■ Task details ■
Reproduce the section of the forum post about bolts and natural climbing anchors verbatim, starting at the words "Does it not" and stopping after the words "Makes perfect sense.".

BEGIN Passage to read

You can take a stake out without leaving any damage, you can't do that with a bolt.
Why would you want to take either out?
Does it not entirely depend on the crag configuration and rock quality?
In the UK, in my limited experience, I have never found that a bolt anchor at the top was required: due to it having boulders/ fences, or good natural anchors at the top. Furthermore, for the most part, there are easy descent routes on the side.
This summer, I climbed in Annot. It is a soft sandstone crag in tiers with very narrow horizontal ledges which formed in between sandstone layers (in shale layers I think). The pitches all climb between 20 to 30m to huge roofs or shale (total choss). So the Frenchies, for once with a good reason, decided to equip all routes with a lower off chain between 2 bolts. The rest of the route is climbed on trad gear. Makes perfect sense.
I have seen a happy marriage between bolts and none in Val dell'Orco
and the States.
I have not read the full thread because I am lazy, therefore I have only answered Jamie's initial musing with my own half cooked ideas.

END Passage to read
BEGIN Stored data

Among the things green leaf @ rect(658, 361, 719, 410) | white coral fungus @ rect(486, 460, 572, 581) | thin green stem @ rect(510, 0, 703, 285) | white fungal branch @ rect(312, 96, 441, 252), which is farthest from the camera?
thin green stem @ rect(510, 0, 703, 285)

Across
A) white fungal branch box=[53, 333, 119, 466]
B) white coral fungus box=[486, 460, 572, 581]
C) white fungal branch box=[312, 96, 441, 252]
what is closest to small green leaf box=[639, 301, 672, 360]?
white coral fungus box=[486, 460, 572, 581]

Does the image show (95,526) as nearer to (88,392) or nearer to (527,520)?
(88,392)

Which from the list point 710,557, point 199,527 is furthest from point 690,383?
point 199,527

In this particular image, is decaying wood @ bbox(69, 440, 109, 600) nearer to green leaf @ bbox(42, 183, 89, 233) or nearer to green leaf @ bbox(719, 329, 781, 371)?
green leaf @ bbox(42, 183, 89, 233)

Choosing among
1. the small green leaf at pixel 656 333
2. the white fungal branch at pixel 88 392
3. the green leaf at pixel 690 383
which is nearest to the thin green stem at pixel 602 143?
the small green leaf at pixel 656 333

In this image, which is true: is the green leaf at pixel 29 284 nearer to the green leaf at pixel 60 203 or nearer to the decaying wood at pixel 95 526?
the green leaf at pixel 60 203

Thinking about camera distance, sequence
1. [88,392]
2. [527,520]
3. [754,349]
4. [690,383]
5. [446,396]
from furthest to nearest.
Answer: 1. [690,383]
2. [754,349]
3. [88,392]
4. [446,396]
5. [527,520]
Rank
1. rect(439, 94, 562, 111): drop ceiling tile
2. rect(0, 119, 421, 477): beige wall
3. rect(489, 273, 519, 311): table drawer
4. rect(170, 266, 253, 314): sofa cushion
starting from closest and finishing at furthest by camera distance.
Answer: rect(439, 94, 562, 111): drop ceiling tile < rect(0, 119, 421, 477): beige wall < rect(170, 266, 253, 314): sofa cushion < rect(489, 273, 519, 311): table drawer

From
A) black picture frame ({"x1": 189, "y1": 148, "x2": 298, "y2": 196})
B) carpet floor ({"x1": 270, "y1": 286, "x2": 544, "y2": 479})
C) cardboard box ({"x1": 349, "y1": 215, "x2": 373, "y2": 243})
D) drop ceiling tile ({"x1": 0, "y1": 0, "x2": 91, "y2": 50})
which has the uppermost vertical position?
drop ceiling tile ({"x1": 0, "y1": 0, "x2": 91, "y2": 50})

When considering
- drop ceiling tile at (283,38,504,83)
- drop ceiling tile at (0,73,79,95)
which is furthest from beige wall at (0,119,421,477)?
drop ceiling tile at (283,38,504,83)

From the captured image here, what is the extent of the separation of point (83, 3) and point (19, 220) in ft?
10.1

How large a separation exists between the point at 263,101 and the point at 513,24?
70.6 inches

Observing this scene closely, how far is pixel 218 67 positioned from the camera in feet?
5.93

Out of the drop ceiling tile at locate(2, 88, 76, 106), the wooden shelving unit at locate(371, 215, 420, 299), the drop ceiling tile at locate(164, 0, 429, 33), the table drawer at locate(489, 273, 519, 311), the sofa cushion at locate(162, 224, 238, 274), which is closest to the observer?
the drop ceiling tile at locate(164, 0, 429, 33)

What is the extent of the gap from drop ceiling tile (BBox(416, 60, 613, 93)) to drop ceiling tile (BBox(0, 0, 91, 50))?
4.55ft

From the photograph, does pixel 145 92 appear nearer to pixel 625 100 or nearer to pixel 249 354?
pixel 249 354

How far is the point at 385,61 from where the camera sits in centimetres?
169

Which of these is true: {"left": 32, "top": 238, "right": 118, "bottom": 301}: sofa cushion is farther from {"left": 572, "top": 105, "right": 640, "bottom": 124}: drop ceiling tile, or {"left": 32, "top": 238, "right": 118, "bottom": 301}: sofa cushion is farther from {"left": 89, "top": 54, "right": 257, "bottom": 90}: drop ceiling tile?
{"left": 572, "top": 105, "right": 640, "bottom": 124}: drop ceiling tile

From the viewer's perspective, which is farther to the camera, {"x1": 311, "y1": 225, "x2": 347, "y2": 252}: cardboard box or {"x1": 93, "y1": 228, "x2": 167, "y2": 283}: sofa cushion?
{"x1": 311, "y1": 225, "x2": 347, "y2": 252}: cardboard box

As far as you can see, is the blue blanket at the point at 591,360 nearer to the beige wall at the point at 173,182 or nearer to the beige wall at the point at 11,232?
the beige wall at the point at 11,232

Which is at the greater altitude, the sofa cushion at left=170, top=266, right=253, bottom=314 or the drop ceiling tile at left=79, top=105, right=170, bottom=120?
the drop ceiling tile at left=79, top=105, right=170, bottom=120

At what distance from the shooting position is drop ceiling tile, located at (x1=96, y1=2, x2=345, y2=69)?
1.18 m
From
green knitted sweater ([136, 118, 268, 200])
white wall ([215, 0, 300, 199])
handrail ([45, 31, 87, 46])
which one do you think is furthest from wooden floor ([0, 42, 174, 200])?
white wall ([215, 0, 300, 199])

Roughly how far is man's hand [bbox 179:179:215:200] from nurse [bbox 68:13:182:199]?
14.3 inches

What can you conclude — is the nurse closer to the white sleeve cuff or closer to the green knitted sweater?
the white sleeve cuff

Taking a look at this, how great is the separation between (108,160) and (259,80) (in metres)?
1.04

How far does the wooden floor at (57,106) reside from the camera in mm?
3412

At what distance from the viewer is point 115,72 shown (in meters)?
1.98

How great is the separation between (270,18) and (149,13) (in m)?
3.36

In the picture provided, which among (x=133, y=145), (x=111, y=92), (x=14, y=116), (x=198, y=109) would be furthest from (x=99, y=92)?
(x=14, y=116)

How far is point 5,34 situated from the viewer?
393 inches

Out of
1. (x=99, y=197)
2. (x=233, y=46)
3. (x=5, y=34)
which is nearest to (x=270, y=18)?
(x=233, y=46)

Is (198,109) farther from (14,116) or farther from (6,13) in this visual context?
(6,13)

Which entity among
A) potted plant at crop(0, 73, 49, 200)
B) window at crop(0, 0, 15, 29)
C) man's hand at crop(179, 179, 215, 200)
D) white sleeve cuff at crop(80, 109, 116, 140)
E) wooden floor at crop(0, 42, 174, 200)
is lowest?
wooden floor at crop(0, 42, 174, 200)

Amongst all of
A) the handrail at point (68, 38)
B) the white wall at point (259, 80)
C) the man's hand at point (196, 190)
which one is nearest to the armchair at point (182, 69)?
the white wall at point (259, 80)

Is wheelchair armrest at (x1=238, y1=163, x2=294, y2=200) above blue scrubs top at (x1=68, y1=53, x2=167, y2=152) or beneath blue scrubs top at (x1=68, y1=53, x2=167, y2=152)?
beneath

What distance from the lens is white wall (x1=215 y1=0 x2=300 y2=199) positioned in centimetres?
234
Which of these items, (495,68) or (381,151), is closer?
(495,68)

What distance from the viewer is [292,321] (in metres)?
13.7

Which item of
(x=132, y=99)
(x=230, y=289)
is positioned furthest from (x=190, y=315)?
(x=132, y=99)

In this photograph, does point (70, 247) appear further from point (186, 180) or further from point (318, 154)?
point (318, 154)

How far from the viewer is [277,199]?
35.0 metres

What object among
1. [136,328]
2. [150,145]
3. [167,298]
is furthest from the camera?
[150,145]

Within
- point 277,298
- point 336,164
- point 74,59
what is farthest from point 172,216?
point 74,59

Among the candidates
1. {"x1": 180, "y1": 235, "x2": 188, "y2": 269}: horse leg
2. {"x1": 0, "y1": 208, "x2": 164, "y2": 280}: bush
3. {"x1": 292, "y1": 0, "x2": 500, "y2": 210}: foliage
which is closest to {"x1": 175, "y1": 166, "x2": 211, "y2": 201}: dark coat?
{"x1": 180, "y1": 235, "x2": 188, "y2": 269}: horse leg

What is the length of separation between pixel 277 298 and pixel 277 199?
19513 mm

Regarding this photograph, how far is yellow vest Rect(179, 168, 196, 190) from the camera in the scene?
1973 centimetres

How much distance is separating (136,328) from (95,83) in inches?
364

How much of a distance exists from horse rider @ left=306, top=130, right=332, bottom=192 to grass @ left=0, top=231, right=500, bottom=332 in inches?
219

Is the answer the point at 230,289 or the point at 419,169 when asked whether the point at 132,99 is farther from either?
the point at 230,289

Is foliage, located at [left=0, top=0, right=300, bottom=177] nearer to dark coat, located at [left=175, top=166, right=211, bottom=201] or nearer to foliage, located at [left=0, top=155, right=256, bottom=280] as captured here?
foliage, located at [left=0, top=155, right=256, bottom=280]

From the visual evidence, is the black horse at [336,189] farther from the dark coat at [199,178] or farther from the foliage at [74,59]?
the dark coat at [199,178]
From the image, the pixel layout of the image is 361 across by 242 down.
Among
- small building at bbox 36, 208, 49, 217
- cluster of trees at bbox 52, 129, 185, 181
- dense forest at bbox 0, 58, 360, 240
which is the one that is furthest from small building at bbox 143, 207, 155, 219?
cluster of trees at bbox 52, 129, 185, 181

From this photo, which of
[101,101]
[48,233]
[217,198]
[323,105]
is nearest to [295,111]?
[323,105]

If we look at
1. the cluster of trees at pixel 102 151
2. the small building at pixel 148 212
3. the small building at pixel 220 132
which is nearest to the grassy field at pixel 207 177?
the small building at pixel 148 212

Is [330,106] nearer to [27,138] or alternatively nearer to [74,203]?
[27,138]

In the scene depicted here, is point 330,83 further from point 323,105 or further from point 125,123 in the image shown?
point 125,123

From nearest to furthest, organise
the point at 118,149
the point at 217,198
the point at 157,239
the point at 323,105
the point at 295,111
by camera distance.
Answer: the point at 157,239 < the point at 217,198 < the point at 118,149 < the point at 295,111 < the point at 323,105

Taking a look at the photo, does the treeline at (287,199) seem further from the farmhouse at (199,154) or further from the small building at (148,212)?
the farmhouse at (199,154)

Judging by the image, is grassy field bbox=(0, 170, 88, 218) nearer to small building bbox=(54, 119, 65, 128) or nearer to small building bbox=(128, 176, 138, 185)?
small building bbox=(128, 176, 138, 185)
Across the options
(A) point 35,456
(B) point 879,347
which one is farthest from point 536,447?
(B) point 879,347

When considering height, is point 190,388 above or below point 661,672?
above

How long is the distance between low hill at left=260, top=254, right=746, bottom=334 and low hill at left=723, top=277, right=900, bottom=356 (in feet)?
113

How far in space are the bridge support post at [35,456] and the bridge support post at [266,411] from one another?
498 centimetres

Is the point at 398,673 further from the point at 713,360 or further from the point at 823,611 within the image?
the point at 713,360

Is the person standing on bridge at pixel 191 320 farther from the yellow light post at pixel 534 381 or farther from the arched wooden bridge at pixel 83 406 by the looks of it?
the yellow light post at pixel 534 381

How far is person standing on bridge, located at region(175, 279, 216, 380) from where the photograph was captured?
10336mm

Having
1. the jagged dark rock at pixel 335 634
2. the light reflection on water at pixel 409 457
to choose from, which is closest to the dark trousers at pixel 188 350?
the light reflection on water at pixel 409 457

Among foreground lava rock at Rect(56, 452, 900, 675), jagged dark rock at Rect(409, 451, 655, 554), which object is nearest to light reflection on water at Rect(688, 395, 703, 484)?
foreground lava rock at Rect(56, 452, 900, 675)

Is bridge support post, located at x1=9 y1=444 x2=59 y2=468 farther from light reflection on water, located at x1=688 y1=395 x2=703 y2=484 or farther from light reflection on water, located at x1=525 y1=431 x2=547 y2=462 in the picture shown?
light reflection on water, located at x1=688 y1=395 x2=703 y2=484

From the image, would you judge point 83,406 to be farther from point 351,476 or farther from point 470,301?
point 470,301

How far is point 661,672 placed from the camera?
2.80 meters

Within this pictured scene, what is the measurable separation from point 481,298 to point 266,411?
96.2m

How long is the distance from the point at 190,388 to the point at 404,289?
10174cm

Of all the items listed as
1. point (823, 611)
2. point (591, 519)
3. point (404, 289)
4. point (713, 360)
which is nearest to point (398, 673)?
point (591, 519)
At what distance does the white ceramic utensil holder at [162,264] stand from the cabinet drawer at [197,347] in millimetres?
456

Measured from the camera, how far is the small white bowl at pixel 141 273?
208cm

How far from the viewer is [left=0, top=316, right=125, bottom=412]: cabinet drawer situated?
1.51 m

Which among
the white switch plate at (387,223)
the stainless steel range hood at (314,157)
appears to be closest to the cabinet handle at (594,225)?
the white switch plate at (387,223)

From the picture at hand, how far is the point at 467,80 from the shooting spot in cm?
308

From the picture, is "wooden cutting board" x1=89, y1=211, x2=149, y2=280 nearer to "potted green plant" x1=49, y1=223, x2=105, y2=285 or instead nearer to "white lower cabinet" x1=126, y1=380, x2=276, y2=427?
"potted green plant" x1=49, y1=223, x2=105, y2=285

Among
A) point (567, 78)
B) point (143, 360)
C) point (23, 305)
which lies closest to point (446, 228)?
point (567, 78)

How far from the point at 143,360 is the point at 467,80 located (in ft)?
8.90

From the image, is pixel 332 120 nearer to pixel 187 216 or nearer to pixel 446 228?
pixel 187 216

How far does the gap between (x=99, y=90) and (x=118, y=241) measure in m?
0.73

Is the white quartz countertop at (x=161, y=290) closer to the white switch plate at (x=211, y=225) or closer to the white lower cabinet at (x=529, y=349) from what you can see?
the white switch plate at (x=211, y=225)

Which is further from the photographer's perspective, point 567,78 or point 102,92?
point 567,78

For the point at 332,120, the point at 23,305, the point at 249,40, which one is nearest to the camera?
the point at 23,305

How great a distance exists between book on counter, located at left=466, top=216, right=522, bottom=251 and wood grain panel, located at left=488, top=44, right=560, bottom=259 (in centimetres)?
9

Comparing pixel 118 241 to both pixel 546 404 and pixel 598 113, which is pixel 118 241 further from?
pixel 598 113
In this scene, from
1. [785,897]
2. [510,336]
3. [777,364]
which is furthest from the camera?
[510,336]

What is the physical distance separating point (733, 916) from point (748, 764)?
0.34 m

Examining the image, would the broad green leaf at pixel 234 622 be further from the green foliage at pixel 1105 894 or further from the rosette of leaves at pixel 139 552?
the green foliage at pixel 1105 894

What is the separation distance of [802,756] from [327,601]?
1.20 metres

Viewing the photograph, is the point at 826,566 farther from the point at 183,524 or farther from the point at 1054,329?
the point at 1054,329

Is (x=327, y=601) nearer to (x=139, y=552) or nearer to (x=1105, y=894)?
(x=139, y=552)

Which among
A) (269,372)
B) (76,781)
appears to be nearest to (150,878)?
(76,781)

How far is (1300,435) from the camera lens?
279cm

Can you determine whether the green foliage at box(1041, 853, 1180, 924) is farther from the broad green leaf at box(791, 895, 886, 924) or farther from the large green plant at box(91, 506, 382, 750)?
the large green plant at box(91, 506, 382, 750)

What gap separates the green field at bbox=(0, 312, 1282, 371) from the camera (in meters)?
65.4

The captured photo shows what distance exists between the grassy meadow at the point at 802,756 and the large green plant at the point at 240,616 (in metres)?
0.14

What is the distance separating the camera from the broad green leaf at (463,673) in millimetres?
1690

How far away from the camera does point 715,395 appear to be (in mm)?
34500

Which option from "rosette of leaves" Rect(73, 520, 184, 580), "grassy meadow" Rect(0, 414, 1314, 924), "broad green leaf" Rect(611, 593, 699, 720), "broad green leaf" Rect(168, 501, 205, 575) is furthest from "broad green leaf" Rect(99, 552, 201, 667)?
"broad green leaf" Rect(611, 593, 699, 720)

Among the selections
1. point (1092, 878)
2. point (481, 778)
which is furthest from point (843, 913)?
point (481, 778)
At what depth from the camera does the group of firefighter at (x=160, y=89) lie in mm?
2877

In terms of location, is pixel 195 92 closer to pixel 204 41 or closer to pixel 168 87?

END Stored data

■ The solution ■
Does it not entirely depend on the crag configuration and rock quality?
In the UK, in my limited experience, I have never found that a bolt anchor at the top was required: due to it having boulders/ fences, or good natural anchors at the top. Furthermore, for the most part, there are easy descent routes on the side.
This summer, I climbed in Annot. It is a soft sandstone crag in tiers with very narrow horizontal ledges which formed in between sandstone layers (in shale layers I think). The pitches all climb between 20 to 30m to huge roofs or shale (total choss). So the Frenchies, for once with a good reason, decided to equip all routes with a lower off chain between 2 bolts. The rest of the route is climbed on trad gear. Makes perfect sense.